On Admiration: Heroes, Heroines, Role Models, and Mentors by W.D. Wetherell (Skyhorse Publishing: 187 pp., $12.95 paper) Admiration takes time to form and settle in a person's consciousness. Unlike adulation, it affects the admirer's development, inspires growth (and often action) and is a portal to the higher self. Recent studies raise the possibility that in these times, "the rapidity and parallel processing of attention-requiring information, which hallmark the digital age, might reduce the frequency of full experience of such emotions [as admiration], with potentially negative consequences." W.D. Wetherell hopes to "restore admiration to its rightful place as one of the most honorable and enjoyable of all human emotions." With high humor and heartfelt reverence, he walks us through the heroes and heroines of his childhood, teenage years, college and on: Thoreau, Pete Seeger, Sir Edmund Hillary, Mickey Mantle, Beverly Sills, Winslow Homer, all the way up to Barack Obama. Wetherell and his son went together to hear Obama give a campaign speech in New Hampshire. The writer describes his experience: "It's earthy and tactile more than intellectual and abstract. There's an unlocking or unclenching sensation that comes very fast, and which can only be from cynicism dissolving, or at least starting to melt.... Hope is there, too, and not just in the abstract, but the kind you feel in your gut when you're expecting good news and it's a second before it's delivered. And trust — a calming, soothing sensation…." Wetherellis a born contemplator and an accomplished essayist.

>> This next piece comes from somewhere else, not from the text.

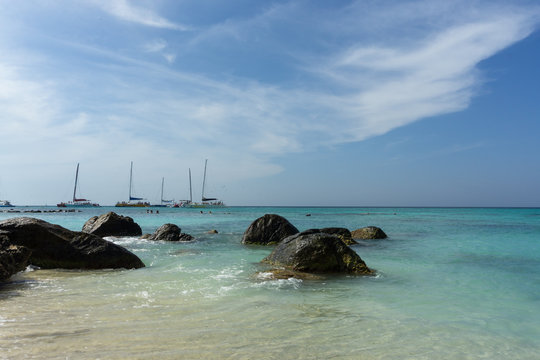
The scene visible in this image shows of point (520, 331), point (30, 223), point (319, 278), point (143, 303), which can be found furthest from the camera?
point (30, 223)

The Weekend by Bernhard Schlink translated from the German by Shaun Whiteside (Pantheon Books: 215 pp., $24.95) Like the 1997 novel that made Bernard Schlink famous, "The Reader," "The Weekend" is a study of memory, written with the backward glance that fuses politics and personal history. A cast of characters meet on a country estate in Germany to welcome home their old friend, Jorg, after 23 years in prison. Schlink releases the details of his tale with an almost chilling amount of control — a slow drip of supporting facts. Jorg was a terrorist, a bank robber who killed four people. His estranged son accuses him over the course of the weekend of being the next generation of thugs after the SS. "The Weekend" is written like a play; spare as Beckett, with the occasional scene setting and a historical context that is truly literary, mutable. Who are these intellectuals and activists and what is their cause? Jorg struggles to remember important details from his terrorist past: "I feel as if things have broken out of my memory, not old, unimportant things that have to sink to the bottom so that new things have room, but parts of me. How can I trust myself?" "The Weekend" doesn't have the warmth, the grip of "The Reader." There's hardly a character to grab onto. The ground shifts with each character's perspective on the past.